# bike vacation in Socal with base in LA.



## Devastazione (Dec 8, 2011)

I'm considering to take a week in october to enjoy the beautiful coastal routes Socal has to offer. I'm pretty familiar with tha area and I was considering to have Santa Monica as a home base for the night. But,there is alway a but of course,I've heard PCH is not the safest road to pedal on. My parents rode it from SF to San Diego few years back and I've seen plenty of bikes in the area between Newport Beach and Santa Monica,it was really one amazing place and did not seem very dangerous,at least not as dangerous as the situation we have here in Italy where road cyclists are actually hated by most motorists.
So,any sugestion ? I may consider to choose another home base of course. What about Santa Barbara ? 2 days out of 7 would probably be dedicated to mountainbike aswell ( Topanga Cyn)


----------



## desertgeezer (Aug 28, 2011)

I'd choose Santa Barbara over Santa Monica, although if you just want to walk around, Santa Monica is probably more fun for a young person then Santa Barbara. PCH used to be the old Highway 101 and still gets lots of traffic, but for the most part, people who are driving on it are not in a big hurry otherwise they'd be on Highway 5 which is close by. Also, you'd probably find more MTB opportunities in the Santa Barbara area then in the Santa Monica area.

I've never made the ride you're considering but I did grow up in a So. CA. beach town. My favorite parts are north San Diego county areas. The traffic is not as bad in that area and the little beach towns (LaJolla, Del Mar, Solana Beach, Lucadia, Encinitas, Oceanside) haven't changed all that much since I lived there. 

P.S. I am shocked that Italian drivers hate road cyclists. I would never have guessed that.


----------



## Devastazione (Dec 8, 2011)

desertgeezer said:


> The traffic is not as bad in that area and the little beach towns (LaJolla, Del Mar, Solana Beach, Lucadia, Encinitas, Oceanside) haven't changed all that much since I lived there.
> 
> P.S. I am shocked that Italian drivers hate road cyclists. I would never have guessed that.

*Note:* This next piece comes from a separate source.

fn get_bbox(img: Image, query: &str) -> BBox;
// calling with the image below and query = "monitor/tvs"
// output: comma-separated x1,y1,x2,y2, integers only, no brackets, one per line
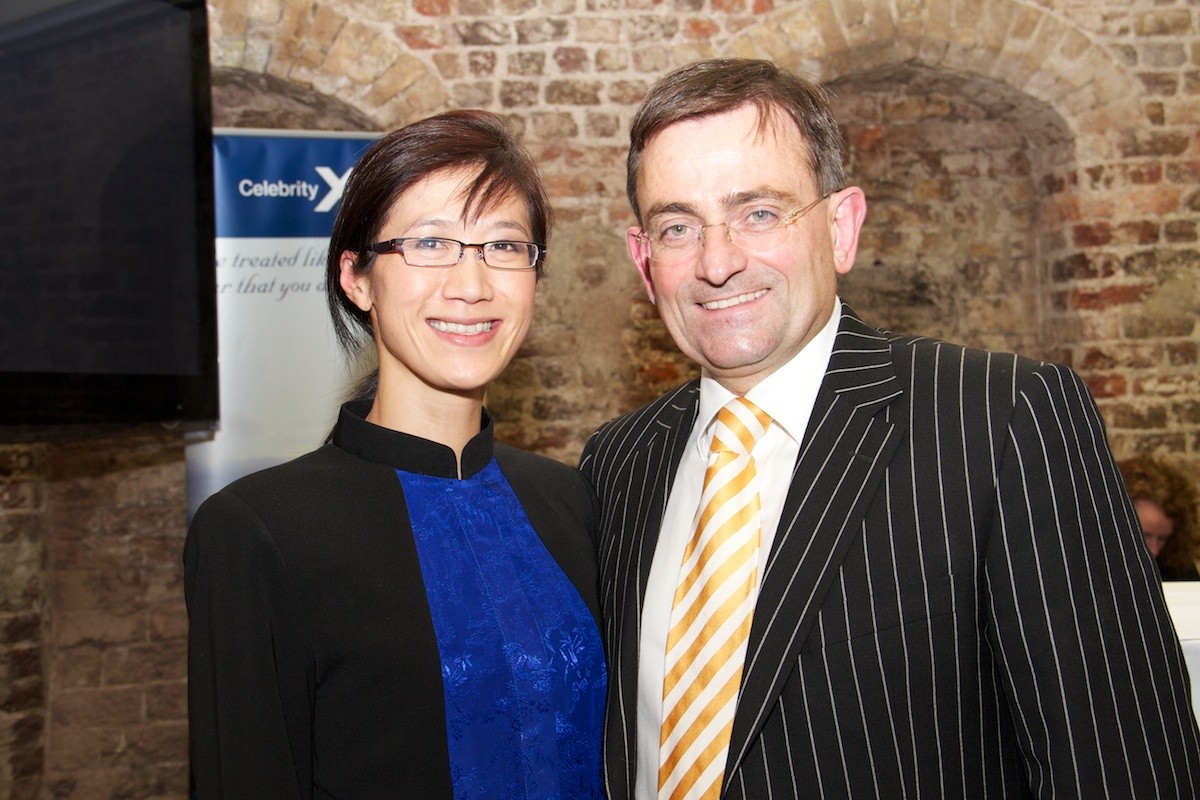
0,1,218,427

Yes,it's a mayem my friend,especially in my region ( Sardinia) were we have superb roads and no traffic( BMW comes to test it's prototype cars in winter here),so people tend to speed a lot . Major cities is even worst,cyclists get run over quite often..:cryin:

I'm quite familiar with those areas you've mentioned and I've forgot how beautiful places like Encinitas are. So,for road bike should I consider that area instead ? I may just move to Santa Monica for the last couple of mtb ride days,I don't care about staying there as I will be traveling solo and I just want to pedal pedal and pedal not to miss wifey,we usually visit that area together but no biking involved.


----------



## JSR (Feb 27, 2006)

See these recent threads, which are on topic.

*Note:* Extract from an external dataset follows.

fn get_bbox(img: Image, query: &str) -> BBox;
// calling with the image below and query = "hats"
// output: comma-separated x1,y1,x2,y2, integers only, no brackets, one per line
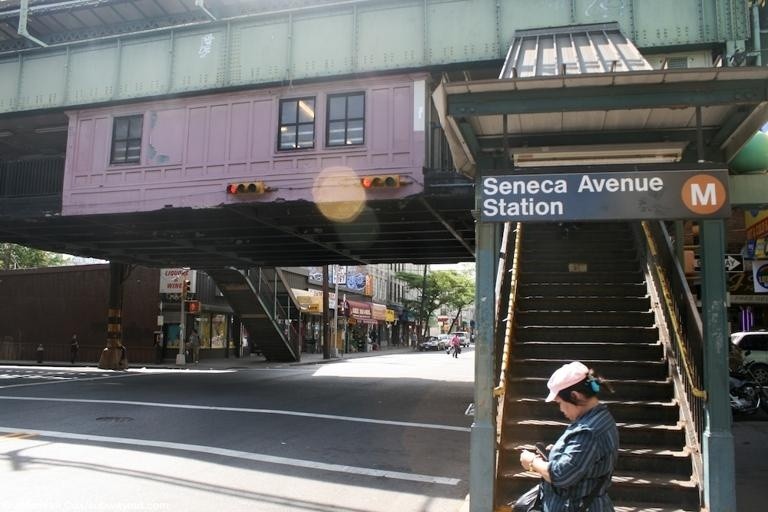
545,361,589,403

http://forums.roadbikereview.com/southern-california/heres-silly-question-277967.html

http://forums.roadbikereview.com/southern-california/santa-barbara-santa-monica-276813.html

JSR


----------



## Hollywood (Jan 16, 2003)

desertgeezer said:


> Also, you'd probably find more MTB opportunities in the Santa Barbara area then in the Santa Monica area.

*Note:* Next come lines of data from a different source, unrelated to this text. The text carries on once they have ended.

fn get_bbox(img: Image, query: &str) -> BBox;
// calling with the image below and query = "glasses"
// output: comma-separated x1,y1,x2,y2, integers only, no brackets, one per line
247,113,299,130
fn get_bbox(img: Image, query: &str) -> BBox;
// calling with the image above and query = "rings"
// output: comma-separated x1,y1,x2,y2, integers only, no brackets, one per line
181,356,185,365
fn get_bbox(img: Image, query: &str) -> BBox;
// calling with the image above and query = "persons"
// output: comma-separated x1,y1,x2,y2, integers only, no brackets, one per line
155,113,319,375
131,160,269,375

there's a LOT of good mtb riding in the Santa Monica Mtns. 

Check in with Chris @ Topanga Creek bikes!


----------



## jkompa (May 15, 2012)

Great mtb options in Santa Barbara, but sure there are safe options with it being a college town in all.


----------



## Devastazione (Dec 8, 2011)

Hollywood said:


> there's a LOT of good mtb riding in the Santa Monica Mtns.
> 
> Check in with Chris @ Topanga Creek bikes!



Yes I've been looking those guys www for the last couple of years and I can definitely tell they will be on my list for a rental :thumbsup:


----------



## mando54 (Jun 6, 2012)

Lots of good riding along PCH from Sunset down to Laguna and if you go inland, there's some decent climbs. Past Laguna you have Dana Point, San Clemente and Camp Pendleton which are fairly safe and nice to ride.


----------